||ADAM ADAMANT LIVES!
A Victorian adventurer's body, frozen in ice, thaws out in Swinging Sixties London.
29 x 50 minute episodes. 1966-1967.
Long cited as the BBC's answer to 'The Avengers', in reality 'Adam Adamant Lives!' owes more to the slick style, tone and format of Lew Grade's phenomenally successful ITC stable of action series rather than the sleek and sophisticated antics of Steed and Mrs. Peel.
Under the watchful eye of former 'Doctor Who' producer, Verity Lambert, script consultant and series creator Tony Williamson, with creative input from both Donald Cotton and Richard Harris, the concept of a Victorian adventurer restored to life to right wrongs and daredevil through the criminal underworld of the "Swinging" city of London (circa 1966), was brought to the nation's television screens with a wit and exuberance hindered only by black and white filming and a standard BBC budget of the time.
The hero of the series is one Adam Llewellyn De Vere Adamant, a perfectly judged performance of such urbane, heroic verve from a perfectly cast Gerald Harper that the borderline psychotic ruthlessness with which the character kills is overlooked with astonishing ease on the part of the viewer.

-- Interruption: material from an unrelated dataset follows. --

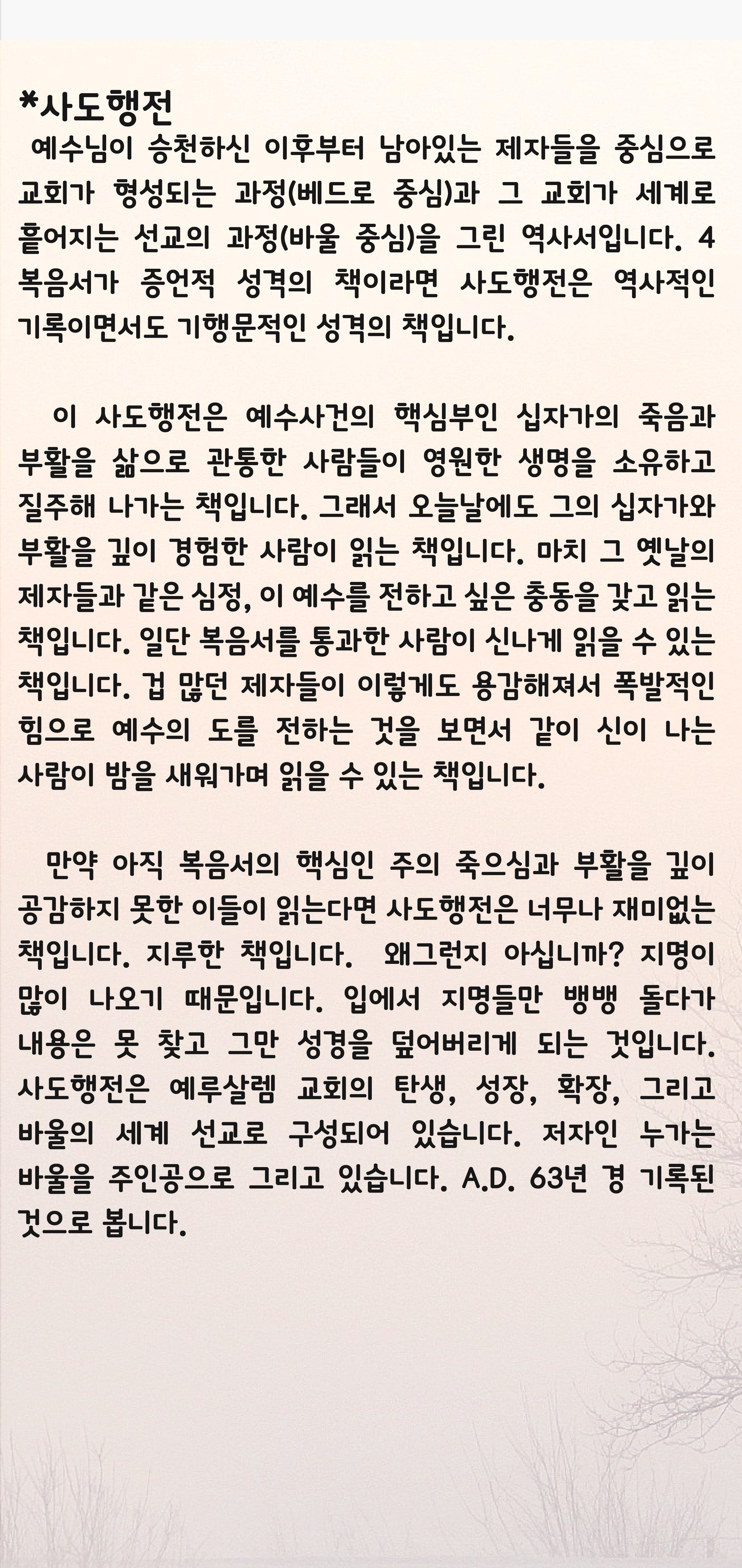 *사도행전
예수님이 승천하신 이후부터 남아있는 제자들을 중심으로 교회가 형성되는 과정(베드로 중심)과 그 교회가 세계로 흩어지는 선교의 과정(바울 중심)을 그린 역사서입니다. 4복음서가 증언적 성격의 책이라면 사도행전은 역사적인 기록이면서도 기행문적인 성격의 책입니다.

이 사도행전은 예수사건의 핵심부인 십자가의 죽음과 부활을 삶으로 관통한 사람들이 영원한 생명을 소유하고 질주해 나가는 책입니다. 그래서 오늘날에도 그의 십자가와 부활을 깊이 경험한 사람이 읽는 책입니다. 마치 그 옛날의 제자들과 같은 심정, 이 예수를 전하고 싶은 충동을 갖고 읽는 책입니다. 일단 복음서를 통과한 사람이 신나게 읽을 수 있는 책입니다. 겁 많던 제자들이 이렇게도 용감해져서 폭발적인 힘으로 예수의 도를 전하는 것을 보면서 같이 신이 나는 사람이 밤을 새워가며 읽을 수 있는 책입니다.

만약 아직 복음서의 핵심인 주의 죽으심과 부활을 깊이 공감하지 못한 이들이 읽는다면 사도행전은 너무나 재미없는 책입니다. 지루한 책입니다. 왜그런지 아십니까? 지명이 많이 나오기 때문입니다. 입에서 지명들만 뱅뱅 돌다가 내용은 못 찾고 그만 성경을 덮어버리게 되는 것입니다. 사도행전은 예루살렘 교회의 탄생, 성장, 확장, 그리고 바울의 세계 선교로 구성되어 있습니다. 저자인 누가는 바울을 주인공으로 그리고 있습니다. A.D. 63년 경 기록된 것으로 봅니다.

In the opening story our hero is drugged and frozen alive in 1902 by his archenemy 'The Face' (Peter Ducrow). Thawed out in the middle of the Swingin' Sixties. Adamant is then rescued by trendy nightclub DJ Georgina Jones (Juliet Harmer), who, having learned about his exploits from her grandfather, is a confirmed Adamant fan. Accompanied by Georgina and former music hall artist turned valet, Simms (Jack May), they swashbuckle their way through various adventures. Most of the fun came from the stark contrast between Adamant's Edwardian values and that of the era of love, peace and flowers. The music that introduced each episode was a 'raunchy' Goldfinger style theme sung by Kathy Kirby.
Although very much a product of the decade that spawned it, at its best 'Adam Adamant Lives!' as well as being exciting and blessed by an effortlessly commanding central performance from Harper, also set a certain style in it's elaborately attired leading man, which would find televisual echoes in the decades that followed, particularly in the man-of-action dandiness of Jon Pertwee's Doctor Who and Peter Wyngarde's outrageously stylised Jason King.